Exploiting Mixture-of-Experts Redundancy Unlocks Multimodal Generative Abilities
Raman Dutt, Harleen Hanspal, Guoxuan Xia, Petru-Daniel Tudosiu, Alexander Black, Yongxin Yang, Steven McDonagh, Sarah Parisot
TL;DR
This work addresses extending uni-modal large language models to multimodal generation without sacrificing text capabilities or incurring prohibitive parameter costs. It leverages latent MoE redundancy by converting a dense LLM to a Mixture-of-Experts, applying Partial LoRA only to image tokens, and using a Gromov-Wasserstein distance-based initialization to align image and text embeddings. The approach yields modality-specific routing and reduced expert redundancy, enabling competitive image generation with only 7.5M training samples and low compute, while preserving near-original language performance.

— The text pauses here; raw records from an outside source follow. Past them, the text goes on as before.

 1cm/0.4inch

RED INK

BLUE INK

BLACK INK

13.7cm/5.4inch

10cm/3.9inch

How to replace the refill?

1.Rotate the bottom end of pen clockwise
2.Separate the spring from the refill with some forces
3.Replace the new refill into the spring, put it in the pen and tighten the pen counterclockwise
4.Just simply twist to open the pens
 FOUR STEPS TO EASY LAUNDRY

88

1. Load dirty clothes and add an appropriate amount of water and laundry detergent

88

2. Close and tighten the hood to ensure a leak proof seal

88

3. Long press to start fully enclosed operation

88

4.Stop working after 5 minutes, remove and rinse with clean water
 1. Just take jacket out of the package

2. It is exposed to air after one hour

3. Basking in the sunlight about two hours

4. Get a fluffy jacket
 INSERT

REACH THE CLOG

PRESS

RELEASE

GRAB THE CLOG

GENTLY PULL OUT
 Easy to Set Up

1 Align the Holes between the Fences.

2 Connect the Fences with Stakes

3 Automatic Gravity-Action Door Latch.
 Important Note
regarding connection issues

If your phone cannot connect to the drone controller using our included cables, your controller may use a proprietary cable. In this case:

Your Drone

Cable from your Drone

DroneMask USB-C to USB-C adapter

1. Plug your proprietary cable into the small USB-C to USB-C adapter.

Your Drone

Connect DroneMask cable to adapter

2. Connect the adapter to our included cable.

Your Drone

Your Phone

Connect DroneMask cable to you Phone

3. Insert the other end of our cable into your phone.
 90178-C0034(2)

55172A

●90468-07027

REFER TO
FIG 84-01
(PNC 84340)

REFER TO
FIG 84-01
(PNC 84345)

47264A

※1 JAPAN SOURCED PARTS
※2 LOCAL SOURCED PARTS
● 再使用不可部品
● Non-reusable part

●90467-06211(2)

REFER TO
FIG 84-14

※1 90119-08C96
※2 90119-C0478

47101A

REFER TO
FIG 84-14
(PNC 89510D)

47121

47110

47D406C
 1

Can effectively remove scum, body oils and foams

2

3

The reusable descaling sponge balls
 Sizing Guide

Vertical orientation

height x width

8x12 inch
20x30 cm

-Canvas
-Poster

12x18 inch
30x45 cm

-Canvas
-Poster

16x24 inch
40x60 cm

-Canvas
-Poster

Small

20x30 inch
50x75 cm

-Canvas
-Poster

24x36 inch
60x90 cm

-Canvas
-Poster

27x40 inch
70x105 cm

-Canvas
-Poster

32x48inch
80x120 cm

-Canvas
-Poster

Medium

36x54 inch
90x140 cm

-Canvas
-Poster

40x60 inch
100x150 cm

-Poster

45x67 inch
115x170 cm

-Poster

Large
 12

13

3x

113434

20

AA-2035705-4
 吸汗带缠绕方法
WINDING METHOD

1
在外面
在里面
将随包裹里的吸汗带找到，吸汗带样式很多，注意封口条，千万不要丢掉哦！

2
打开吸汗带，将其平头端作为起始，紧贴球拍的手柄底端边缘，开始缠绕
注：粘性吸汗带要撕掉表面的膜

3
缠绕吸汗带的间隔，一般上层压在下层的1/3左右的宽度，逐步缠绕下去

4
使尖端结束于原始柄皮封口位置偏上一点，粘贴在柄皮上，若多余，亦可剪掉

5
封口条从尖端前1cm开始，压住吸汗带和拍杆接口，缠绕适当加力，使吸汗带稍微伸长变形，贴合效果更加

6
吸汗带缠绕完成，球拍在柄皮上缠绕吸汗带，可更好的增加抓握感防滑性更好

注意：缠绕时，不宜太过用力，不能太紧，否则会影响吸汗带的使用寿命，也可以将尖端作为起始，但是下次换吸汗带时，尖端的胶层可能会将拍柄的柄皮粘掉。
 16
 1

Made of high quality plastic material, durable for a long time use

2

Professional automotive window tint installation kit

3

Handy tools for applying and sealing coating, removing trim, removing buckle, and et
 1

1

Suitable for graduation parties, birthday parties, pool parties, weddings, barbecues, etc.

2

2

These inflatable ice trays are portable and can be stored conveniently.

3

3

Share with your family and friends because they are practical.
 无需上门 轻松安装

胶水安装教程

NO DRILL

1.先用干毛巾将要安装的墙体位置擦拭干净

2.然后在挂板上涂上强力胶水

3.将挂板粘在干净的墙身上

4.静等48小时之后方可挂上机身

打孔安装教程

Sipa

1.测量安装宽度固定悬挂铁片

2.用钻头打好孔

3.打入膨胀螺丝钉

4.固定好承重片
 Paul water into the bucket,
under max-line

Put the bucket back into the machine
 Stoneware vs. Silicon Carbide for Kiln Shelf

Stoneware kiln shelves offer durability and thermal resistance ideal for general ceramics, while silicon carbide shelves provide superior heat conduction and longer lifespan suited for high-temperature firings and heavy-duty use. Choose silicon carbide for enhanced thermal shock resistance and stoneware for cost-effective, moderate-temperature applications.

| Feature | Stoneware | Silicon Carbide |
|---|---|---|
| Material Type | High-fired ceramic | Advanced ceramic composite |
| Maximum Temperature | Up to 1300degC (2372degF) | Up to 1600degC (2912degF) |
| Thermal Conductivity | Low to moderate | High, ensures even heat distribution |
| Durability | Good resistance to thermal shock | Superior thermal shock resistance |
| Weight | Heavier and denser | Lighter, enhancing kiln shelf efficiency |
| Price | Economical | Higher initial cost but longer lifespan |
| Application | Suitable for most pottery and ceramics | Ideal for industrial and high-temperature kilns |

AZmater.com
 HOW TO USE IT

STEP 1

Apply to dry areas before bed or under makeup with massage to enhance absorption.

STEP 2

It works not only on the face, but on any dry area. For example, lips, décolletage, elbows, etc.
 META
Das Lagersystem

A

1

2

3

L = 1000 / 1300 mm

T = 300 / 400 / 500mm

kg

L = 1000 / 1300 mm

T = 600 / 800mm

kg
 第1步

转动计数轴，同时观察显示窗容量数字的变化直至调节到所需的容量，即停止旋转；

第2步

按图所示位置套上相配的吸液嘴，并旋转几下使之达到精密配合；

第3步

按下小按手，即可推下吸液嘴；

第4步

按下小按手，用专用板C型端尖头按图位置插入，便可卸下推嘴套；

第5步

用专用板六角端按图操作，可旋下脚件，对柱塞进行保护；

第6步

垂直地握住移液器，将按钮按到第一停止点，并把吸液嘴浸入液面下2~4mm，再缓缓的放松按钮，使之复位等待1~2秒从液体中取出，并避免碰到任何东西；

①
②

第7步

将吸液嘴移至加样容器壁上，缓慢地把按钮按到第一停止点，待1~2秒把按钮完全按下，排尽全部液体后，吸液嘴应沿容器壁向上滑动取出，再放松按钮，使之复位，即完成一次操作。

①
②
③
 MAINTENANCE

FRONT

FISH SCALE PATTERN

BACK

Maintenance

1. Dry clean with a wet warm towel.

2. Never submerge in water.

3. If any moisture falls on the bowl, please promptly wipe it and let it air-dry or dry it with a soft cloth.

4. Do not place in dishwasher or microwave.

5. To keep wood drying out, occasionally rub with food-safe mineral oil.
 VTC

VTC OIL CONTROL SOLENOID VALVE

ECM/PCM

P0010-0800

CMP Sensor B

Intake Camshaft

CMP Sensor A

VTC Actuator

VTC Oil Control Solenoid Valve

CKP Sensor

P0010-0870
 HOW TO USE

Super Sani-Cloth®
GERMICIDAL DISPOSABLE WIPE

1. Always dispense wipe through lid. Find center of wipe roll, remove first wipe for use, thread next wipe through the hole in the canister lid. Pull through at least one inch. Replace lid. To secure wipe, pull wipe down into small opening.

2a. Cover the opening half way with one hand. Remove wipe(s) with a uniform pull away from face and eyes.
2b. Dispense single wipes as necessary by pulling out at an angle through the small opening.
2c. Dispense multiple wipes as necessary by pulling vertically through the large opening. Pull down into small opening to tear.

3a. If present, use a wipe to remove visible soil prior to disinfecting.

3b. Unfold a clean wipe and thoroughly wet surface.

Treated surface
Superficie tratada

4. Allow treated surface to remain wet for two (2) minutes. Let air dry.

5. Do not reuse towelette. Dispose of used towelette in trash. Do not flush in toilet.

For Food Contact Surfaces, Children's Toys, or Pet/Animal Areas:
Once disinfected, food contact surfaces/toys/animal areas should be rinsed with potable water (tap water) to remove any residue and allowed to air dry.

This parameter-efficient multimodal pathway offers a scalable route to integrating additional modalities with minimal performance loss and computational overhead.
Abstract
In this work, we undertake the challenge of augmenting the existing generative capabilities of pre-trained text-only large language models (LLMs) with multi-modal generation capability while satisfying two core constraints: C1 preserving the preservation of original language generative capabilities with negligible performance degradation, and C2 adhering to a small parameter budget to learn the new modality, ensuring scalability and efficiency. In contrast to current approaches that add dedicated modules, thereby significantly increasing the parameter count, we propose a method that leverages the underutilized capacity inherent in deep models. Specifically, we exploit the parameter redundancy within Mixture-of-Experts (MoEs) as a source of additional capacity for learning a new modality, enabling better parameter efficiency (C1). Moreover, we preserve the original language generation capabilities by applying low-rank adaptation exclusively to the tokens of the new modality (C2). Furthermore, we introduce a novel parameter initialization scheme based on the Gromov-Wasserstein distance to improve convergence and training stability. Through an extensive analysis of the routing mechanism, we uncover the emergence of modality-specific pathways and decreased redundancy within the experts that can efficiently unlock multi-modal generative capabilities. Overall, our method can be seamlessly applied to a wide range of contemporary LLMs, providing a new pathway for transitioning from uni-modal to multi-modal architectures.